A ministra da Secretaria de Relações Institucionais, Gleisi Hoffmann, afirmou publicamente que a proposta é de autoria exclusiva do Ministério dos Transportes e ainda precisaria ser discutida com o presidente Lula.
Apesar disso, fontes internas garantem que há alinhamento com o Palácio do Planalto e que a consulta pública será aberta em breve para ouvir a sociedade civil.
Mobilização do setor

Diante do risco percebido, autoescolas intensificaram a articulação com o Congresso Nacional.
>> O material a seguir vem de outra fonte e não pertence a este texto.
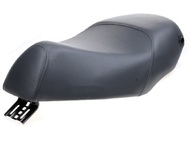 Siedzenie PIAGGIO Zip 50/125 v.1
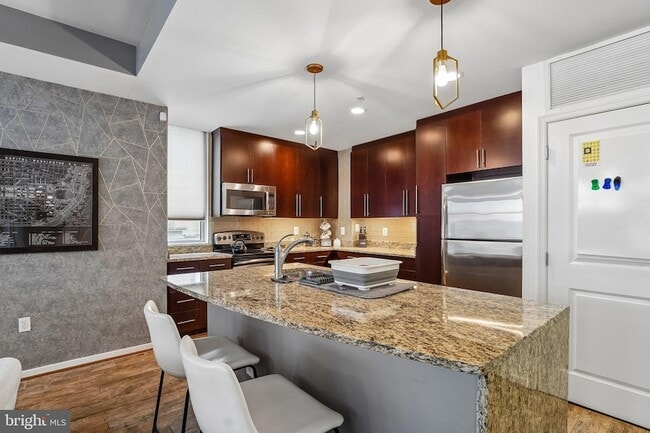 Photo - 6500 America Blvd Unit 204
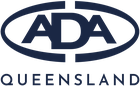 ADA Queensland
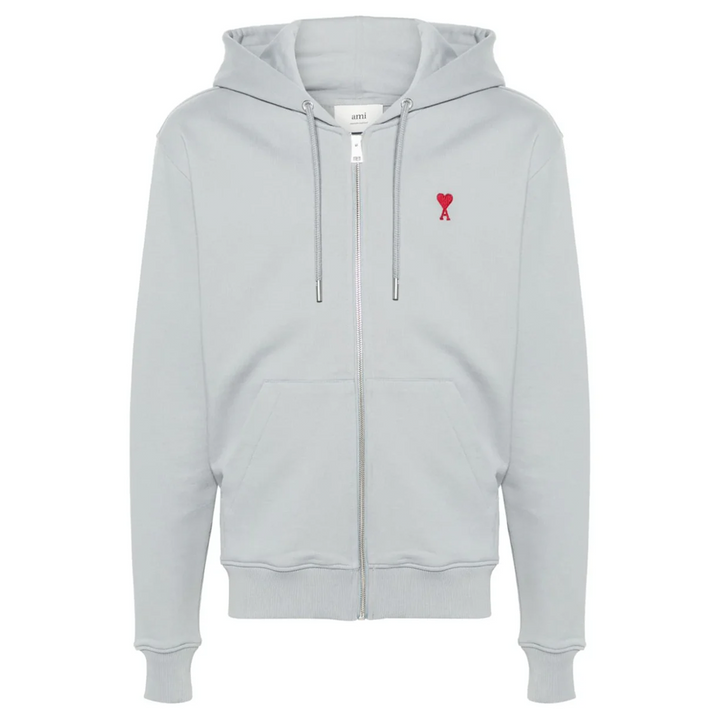 Ami De Coeur Hoodie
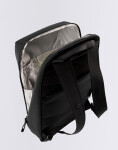 Pinqponq Kontor Solid Black
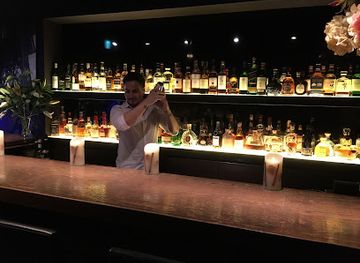 japan/tokyo/ueno/bar/shot-bar-ai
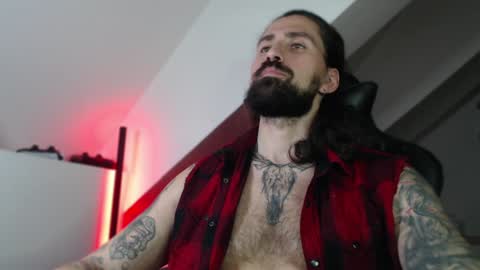 Snapshot of mateohalifa chatting on 6, 12, 2024 mateohalifa online show from 6, 12, 2024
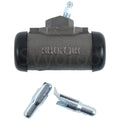 Wheel Cylinder 2X for Toyota Forklift 6FD20-30 6FGA20-30 (47420-20540-71)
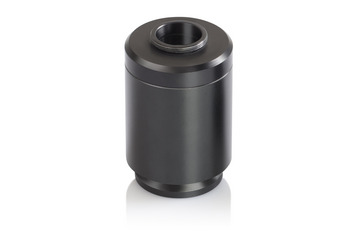 Adapter KERN OBB-A1142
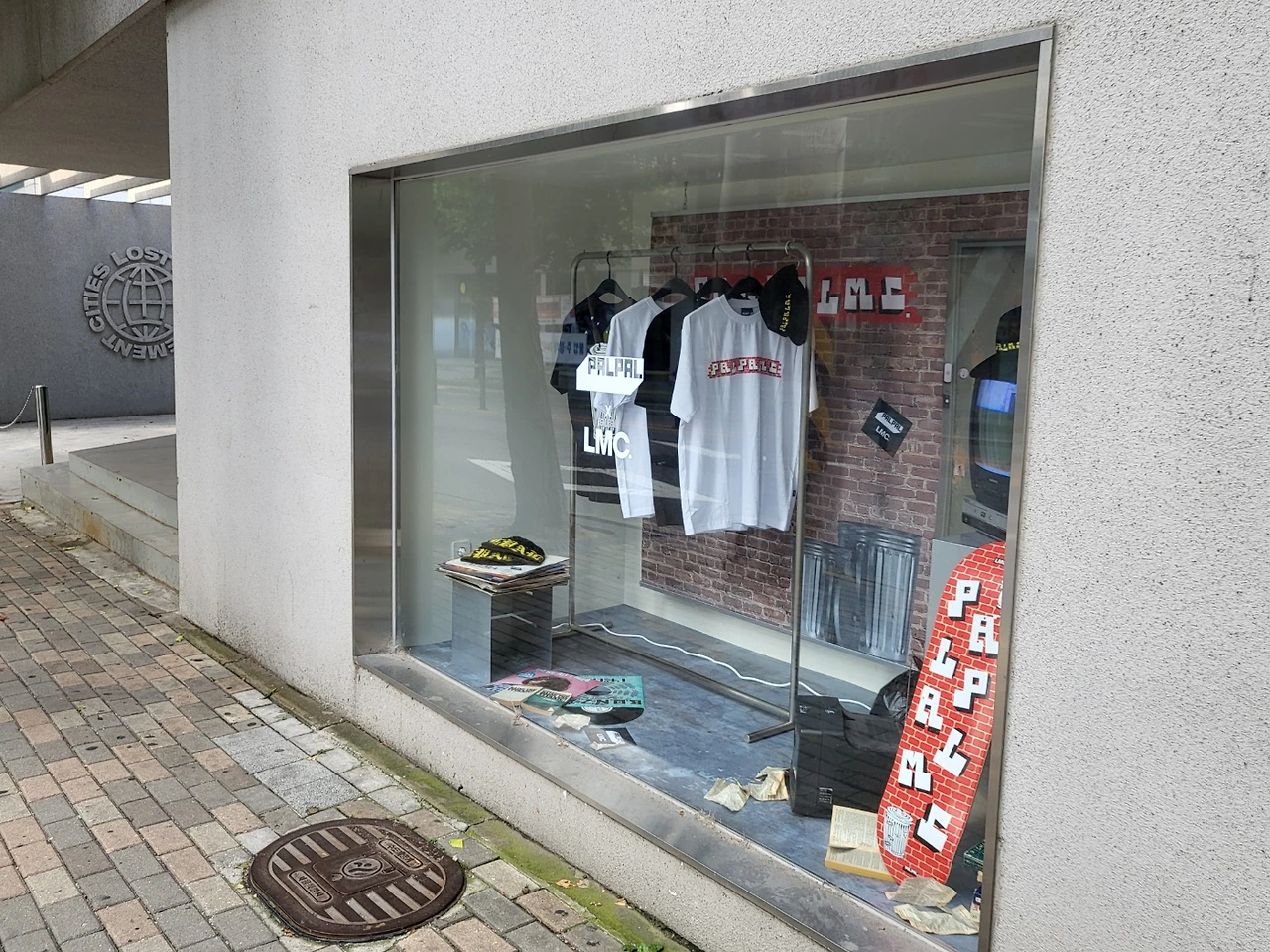 KakaoTalk_Photo_2023-07-10-13-06-52 004.jpeg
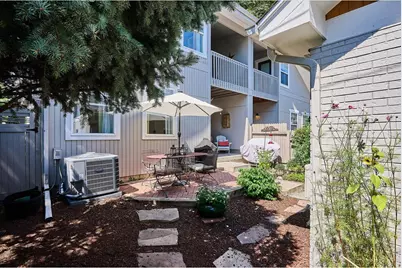1150 Milwaukee St, Denver, CO 80206 - Photo 45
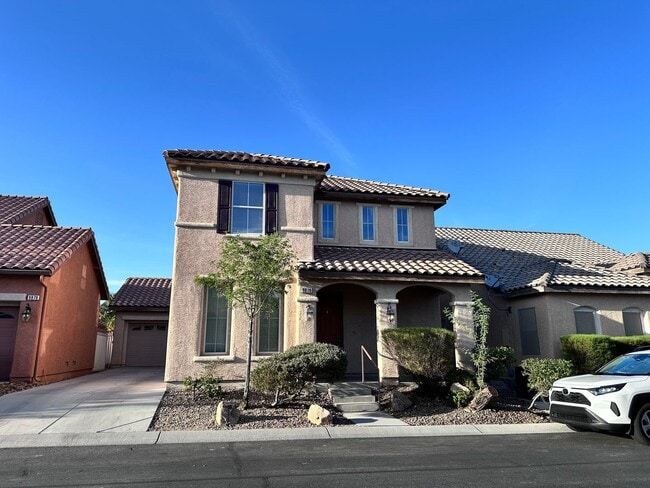 property at 9870 Delta Lake Ct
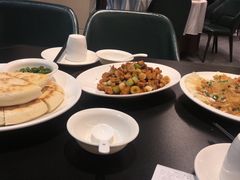 -国人川菜(李家村建东街店)
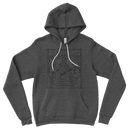 Smith & Sons | Hoodie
Na Câmara dos Deputados, foi criada a Frente Parlamentar em Defesa da Educação para o Trânsito, com apoio de parlamentares de diferentes partidos.
Em Brasília, uma manifestação organizada pela Feneauto reuniu 400 veículos e cerca de 1 mil participantes, entre instrutores, empresários e representantes estaduais.
A deputada federal Laura Carneiro (PSDB-RJ) afirmou que recebeu garantia de que o governo não pretende extinguir a educação no trânsito, mas que ajustes no modelo podem ser debatidos.
O que pode mudar
A proposta ainda será submetida ao Conselho Nacional de Trânsito (Contran), que reúne ministros de várias pastas, incluindo Educação, Saúde, Defesa e Meio Ambiente. Só depois dessa aprovação poderá entrar em vigor.
Enquanto isso, o impasse entre governo, autoescolas e sociedade civil promete se intensificar, em meio a um cenário em que segurança no trânsito, custos sociais e manutenção de empregos estão em jogo.